All glassware was thoroughly washed with detergent, soaked in 5% nitric acid, rinsed with distilled water, and dried in an oven (Sulaiman et al., 2022). All weighing were performed using an electric balance. Melting points were determined with a digital melting/boiling point apparatus. Infrared spectral analyses were conducted using attenuated total reflectance in the range of 400-4000 cm⁻¹ with a Perkin Elmer infrared spectrophotometer. Electronic spectra of the ligand and complexes were analyzed using a UV-Vis spectrophotometer in the range of 200-400 cm⁻¹ and 400-900 cm⁻¹ respectively. The solubility of the compounds was tested in various solvents including n-hexane, ethanol, water, chloroform, DMSO, DMF, methanol, benzene, acetone, and diethyl ether.

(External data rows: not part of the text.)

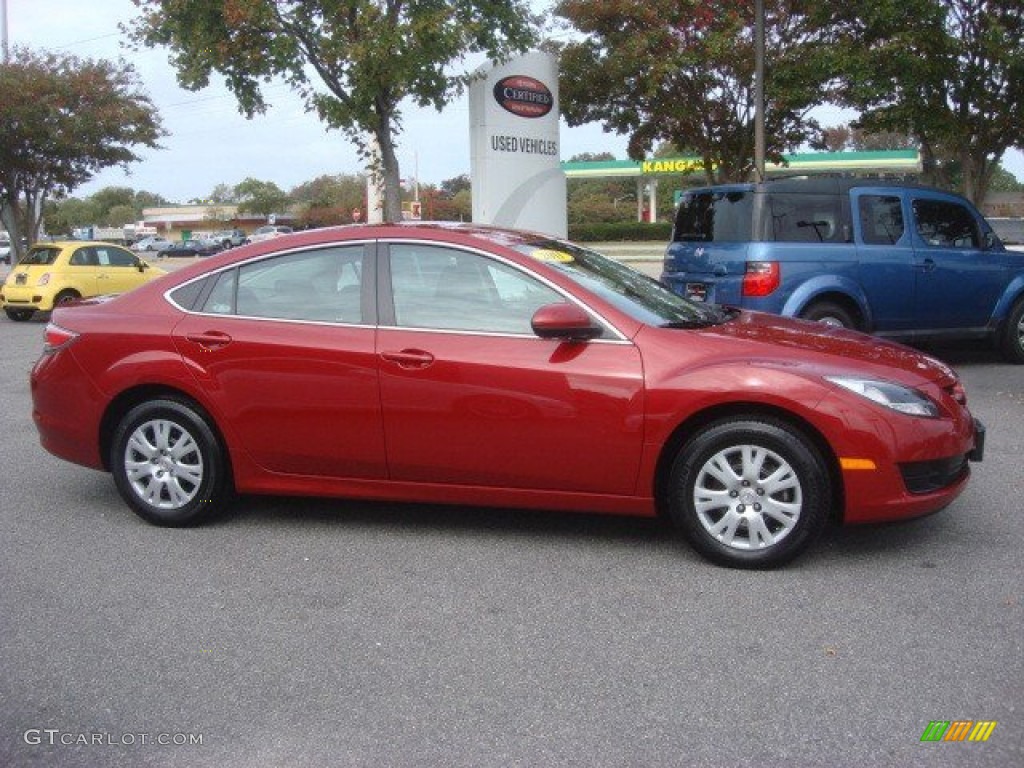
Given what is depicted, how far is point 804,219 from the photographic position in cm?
950

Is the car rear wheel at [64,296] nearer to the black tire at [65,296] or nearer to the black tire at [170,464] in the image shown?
the black tire at [65,296]

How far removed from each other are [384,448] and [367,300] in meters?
0.76

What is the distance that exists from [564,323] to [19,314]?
18.1 m

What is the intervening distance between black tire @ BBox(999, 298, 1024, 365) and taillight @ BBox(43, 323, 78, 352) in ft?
29.3

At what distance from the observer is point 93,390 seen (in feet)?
18.1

Synthesis of Schiff base Ligand

The Schiff base was synthesized using a modified procedure reported by Zhong and Qin (2014) as referenced in Sulaiman et al. (2022). Glycine (6.6 mmol) was weighed and placed in an agate mortar and pestle, then ground continuously for 30 minutes until the mixture became sticky. Vanillin (6.6 mmol) was then added, and the grinding continued until the reactants turned milky color, resulting in a loose solid powder after about 1 hour. The reaction was conducted at room temperature. The product was dried in a hot air oven drying at 40 °C for approximately 10 minutes.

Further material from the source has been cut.